Il y a une quinzaine de jours, on se désolait qu’un artiste comme Peter Rösel n’ait pas attiré plus de monde à la salle Gaveau (L’évidence de la simplicité) et on soulignait le courage qu’il fallait à un organisateur privé, en l’occurrence Yves Riesel, pour programmer à Paris une série de récitals avec de grands pianistes qui, pour de bonnes ou surtout mauvaises raisons, ne sont pas sous les feux des projecteurs.
Il y a deux jours, Yves Riesel annonçait, sans donner de raisons, que le récital du pianiste russe Evgueni Sudbin prévu ce 27 novembre, était purement et simplement annulé. Hier matin on lisait dans Le Figaro ce papier de Christian Merlin
On peut imaginer à quel déchaînement de « commentaires » se sont livrés les vrais et faux amis d’Yves Riesel sur Facebook.
D’abord un mot sur le pianiste que le public parisien n’aura pas la chance d’entendre. Je l’avais, pour ma part, découvert à New York, il y a plus d’une dizaine d’années, dans le cadre du festival Mostly Mozart qu’anime le chef français Louis Langrée. J’avais beaucoup aimé un artiste impérial dans son jeu, mais si modeste et élégant dans son allure.
Les Parisiens n’entendront donc pas ce musicien si raffiné, libre, dégagé des contingences d’une technique infaillible. L’éditeur BIS lui fait une confiance absolue, de longue date. Et la critique lui fait fête à chaque nouvelle parution.
Mais cela ne suffit manifestement pas à attirer l’attention d’un public que je crois moins blasé qu’on ne le dit. Certes quand je voyais l’autre soir les auditeurs s’agglutiner dans la Philharmonie de Paris, pour écouter un pianiste célèbre, mais usé (Maurizio Pollini). je mesure le défi que doit relever une organisation indépendante, défi parfois impossible comme en témoigne cette annulation.
Et pourtant, c’est grâce à des amoureux de musique, audacieux, intrépides, enthousiastes, on les nommait jadis imprésarios, aujourd’hui agents, organisateurs, animateurs de festivals, que des musiciens de talent peuvent toucher, conquérir de nouveaux publics, développer leur carrière, prendre leur essor.
Le Monde rendait compte, le 22 novembre, d’un concert de Michel Dalberto, à Lyon, et évoquait en ces termes le succès d’une entreprise née il y a quinze ans :
« En quinze ans, Jérôme Chabannes, fondateur et directeur artistique de la saison de concerts « Piano à Lyon », a fait de la capitale des Gaules un haut lieu du piano en France.
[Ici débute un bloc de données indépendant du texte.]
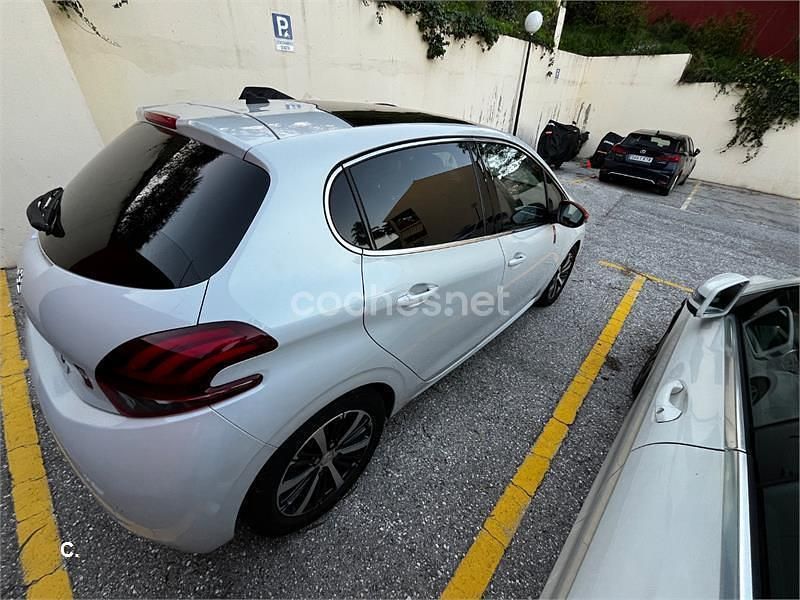 Usado Peugeot 208 Roland Garros 100 CV (73 kW) 2015 Blanco Utilitario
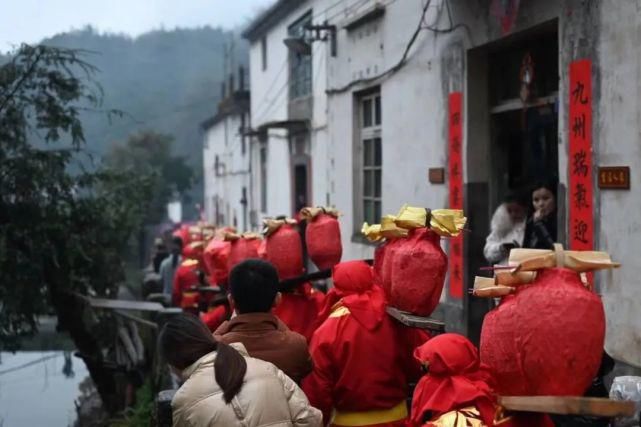 被震撼到了！祁门、休宁、歙县元宵节好热闹！现场人山人海！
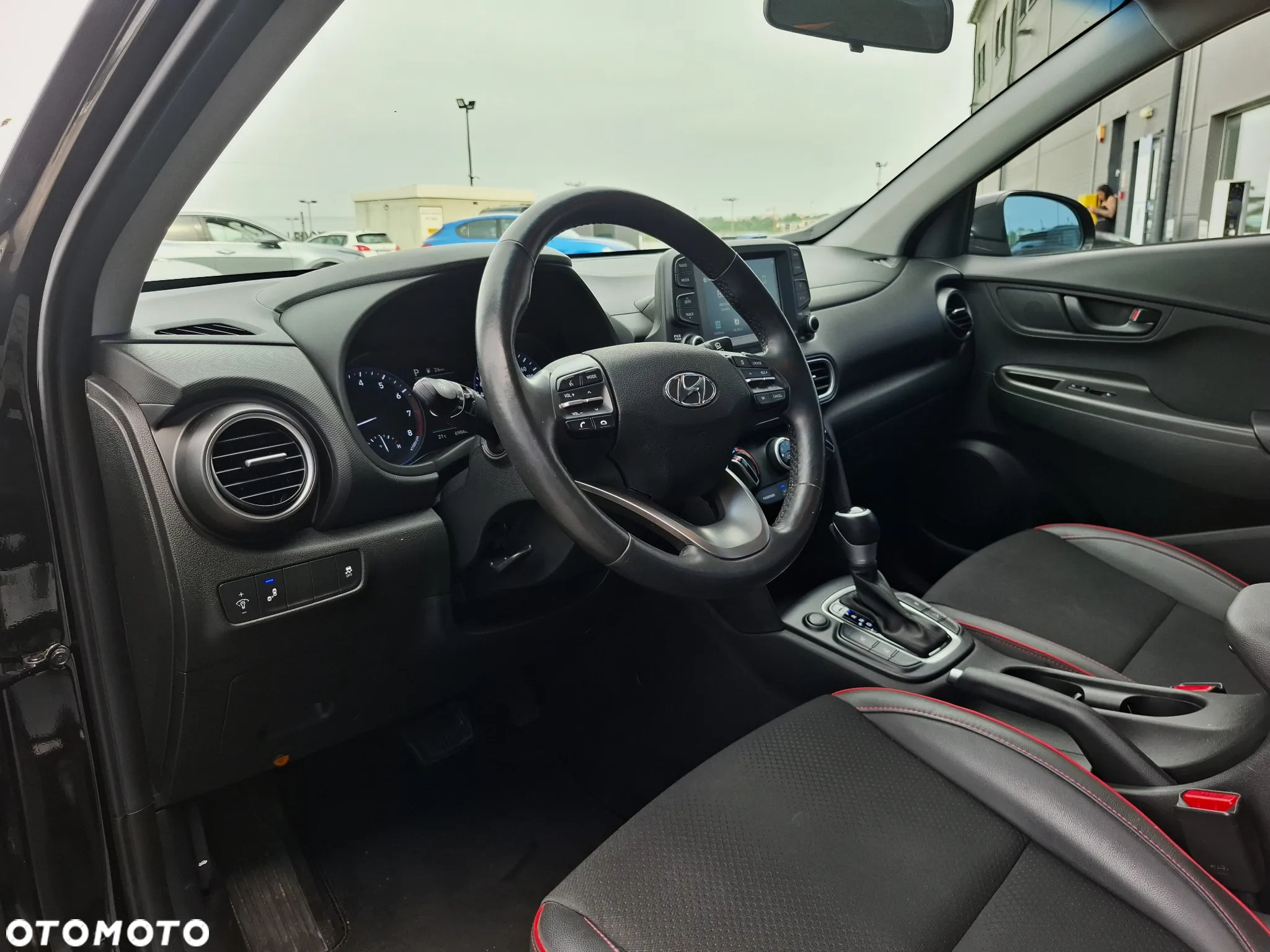Hyundai Kona 1.6 T-GDI Premium 4WD DCT - 10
Chaque année, la Salle Molière, écrin de 586 places à l’acoustique idéale, se fait repaire de talents, accueillant en récital ou en musique de chambre la fine fleur du clavier international. Un mérite d’autant plus grand que la manifestation, dont le taux de financement par la billetterie atteint les 70 %, n’a jamais obtenu de subventions publiques » (Marie-Aude Roux, Le Monde, 22/11/19).
Le dernier double album de Michel Dalberto a été enregistré à Lyon.
On partage tout à fait l’état des lieux quant aux concerts parisiens: faible curiosité du public intriquée avec une originalité très limitée des programmes mais le français est-il musicien ?
Ok sur 2-3 jours type folles journées nantaises mais ensuite .. à plus long terme ?
Certes la philharmonie de Paris a réussi son pari de renouveler son auditoire avec des prix très attractifs mais sans doute au dépens des autres salles plus centrales ( TCE ; Gaveau ) et quid de la Seine musicale très excentrée voire de Radio France mal desservi par les transports en commun ?
La programmation de RF est très discutable et on rève d’une série de concerts consacré à la symphonie française alors que Gatti puis Krivine nous proposent des intégrales Tchaikowski puis Brahms .Depuis combien d’années a-t-on entendu les symphonies de Roussel, Chausson, Ropartz ou Dukas ? Il est temps de réévaluer Jolivet ou Nigg ; récemment une série consacrée au groupe des six par le philharmonique. Ce n’est qu’un début et continuons le combat !!!